▶ Work to complete
Write out, word for word, the lines below, starting with the first and ending with the line containing "ONline Supersocke Tweed, lijn 3", with both included. Omit the pictures from your answer.

[Data provided — start]

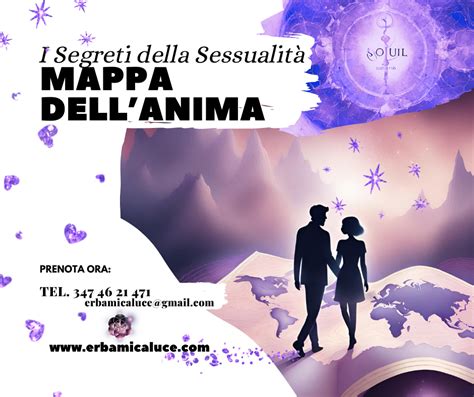 Sessualità in gravidanza: una guida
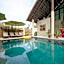 HA Devan Hoian Pool Villa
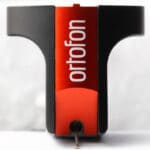 Ortofon Cadenza Red - Bild 2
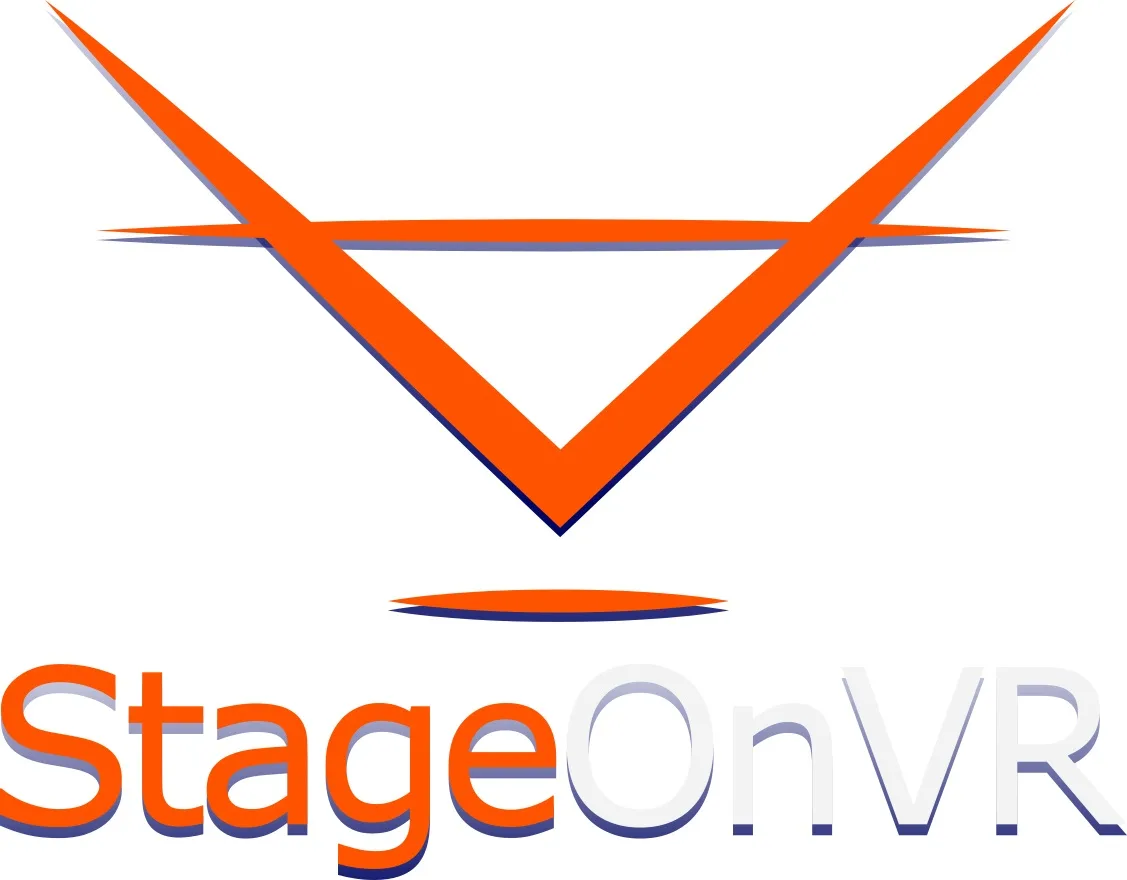 V STAGEONVR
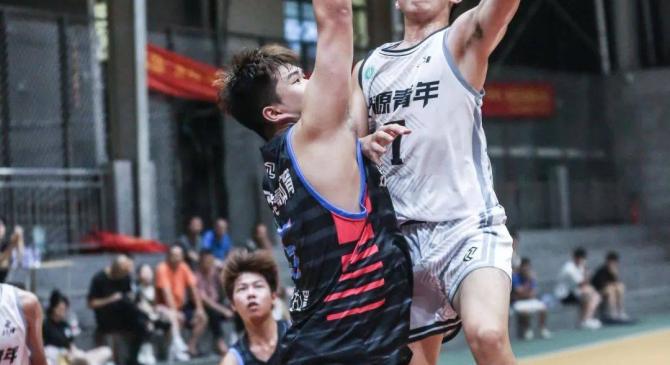 关于成都谢菲联成功晋级，豪取八强席位的信息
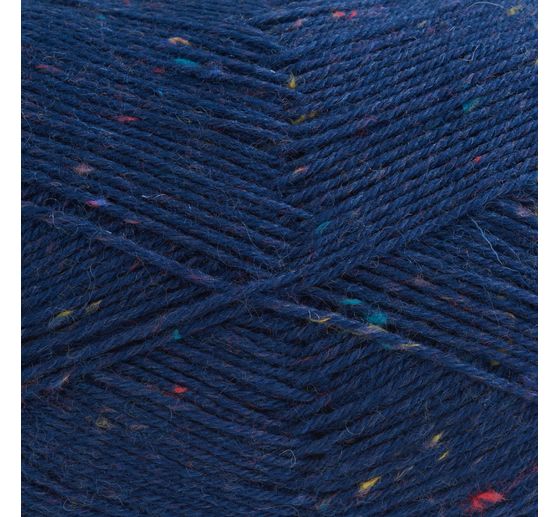 ONline Supersocke Tweed, lijn 3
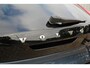 Volvo V40 2.0 T2 Momentum - NAVI - CRUISE - GROOTLICHT ASS - LED - PDC - STOEL VERW - VERW VOORUIT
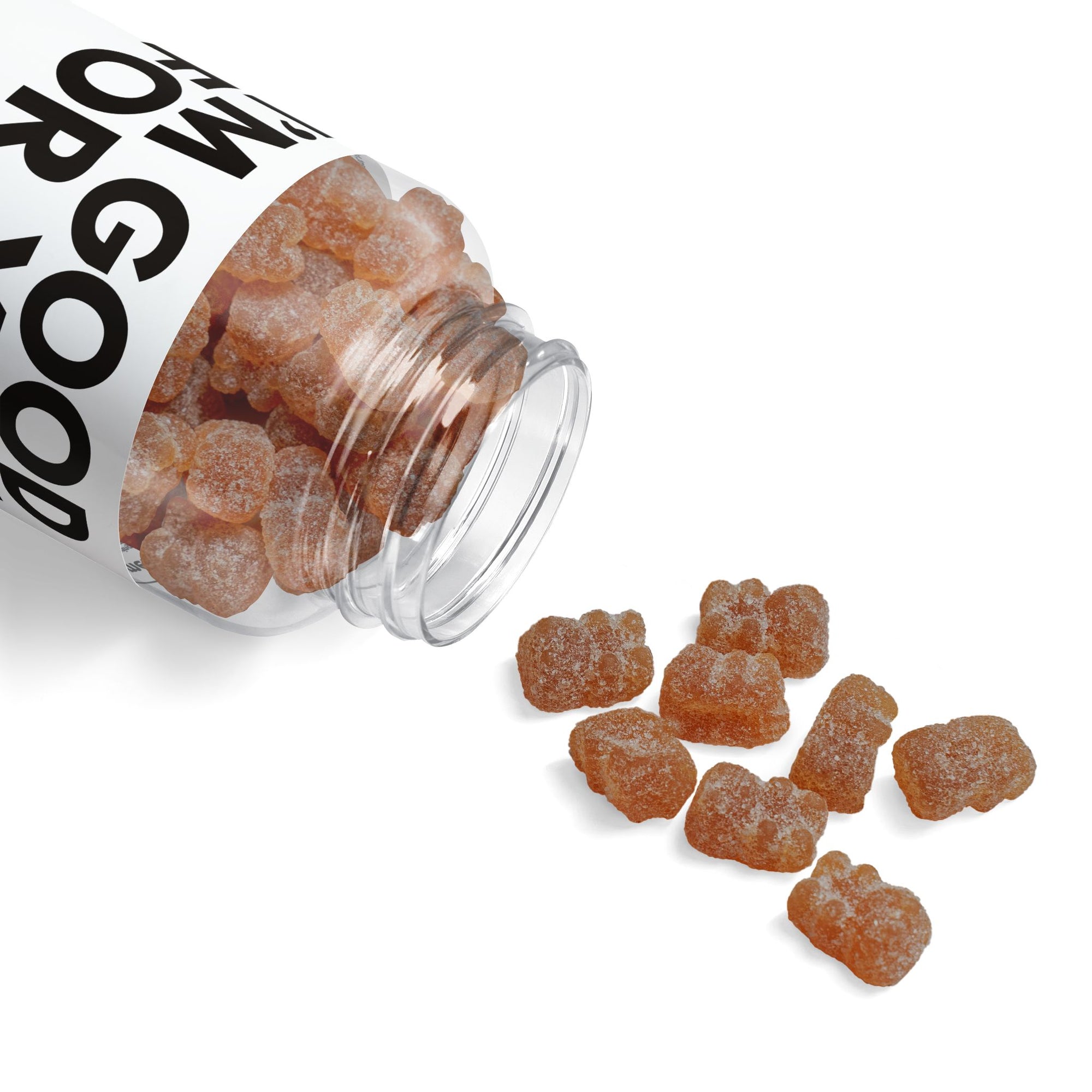 Multivitamin Gummies for Adults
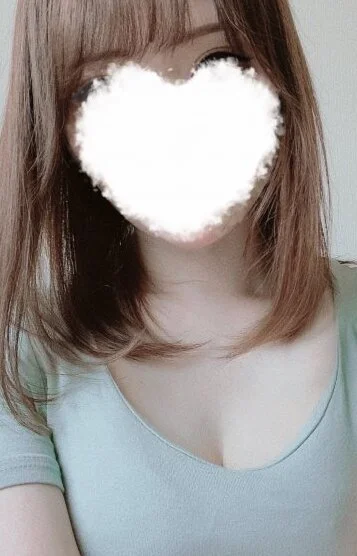 あい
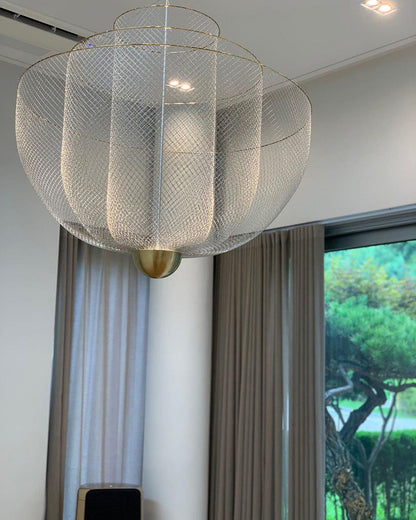 Meshmatics Houselight Hanging lamp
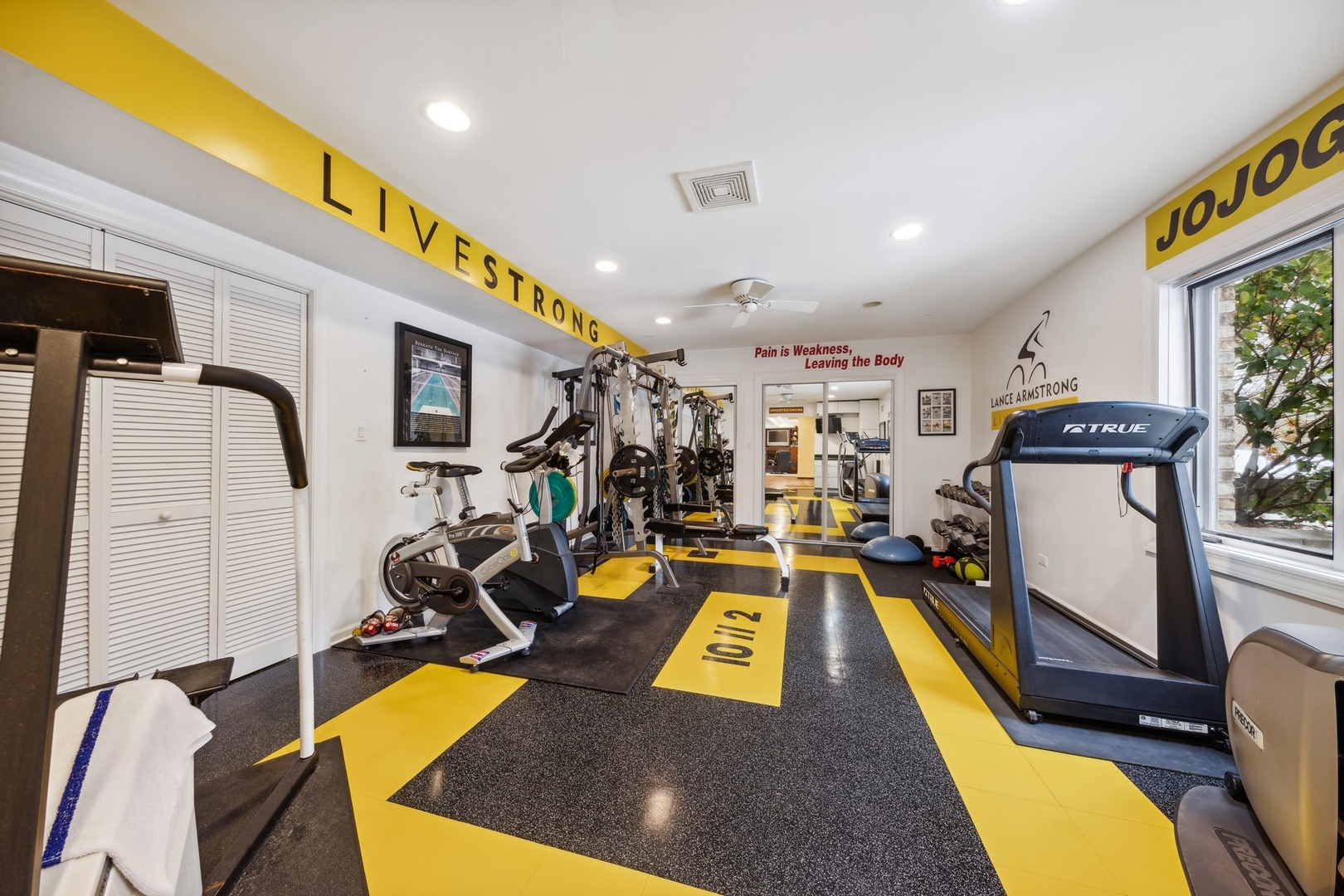 1504 Darien Club Drive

[Data provided — finish]

▶ Written answer
 Sessualità in gravidanza: una guida
 HA Devan Hoian Pool Villa
 Ortofon Cadenza Red - Bild 2
 V STAGEONVR
 关于成都谢菲联成功晋级，豪取八强席位的信息
 ONline Supersocke Tweed, lijn 3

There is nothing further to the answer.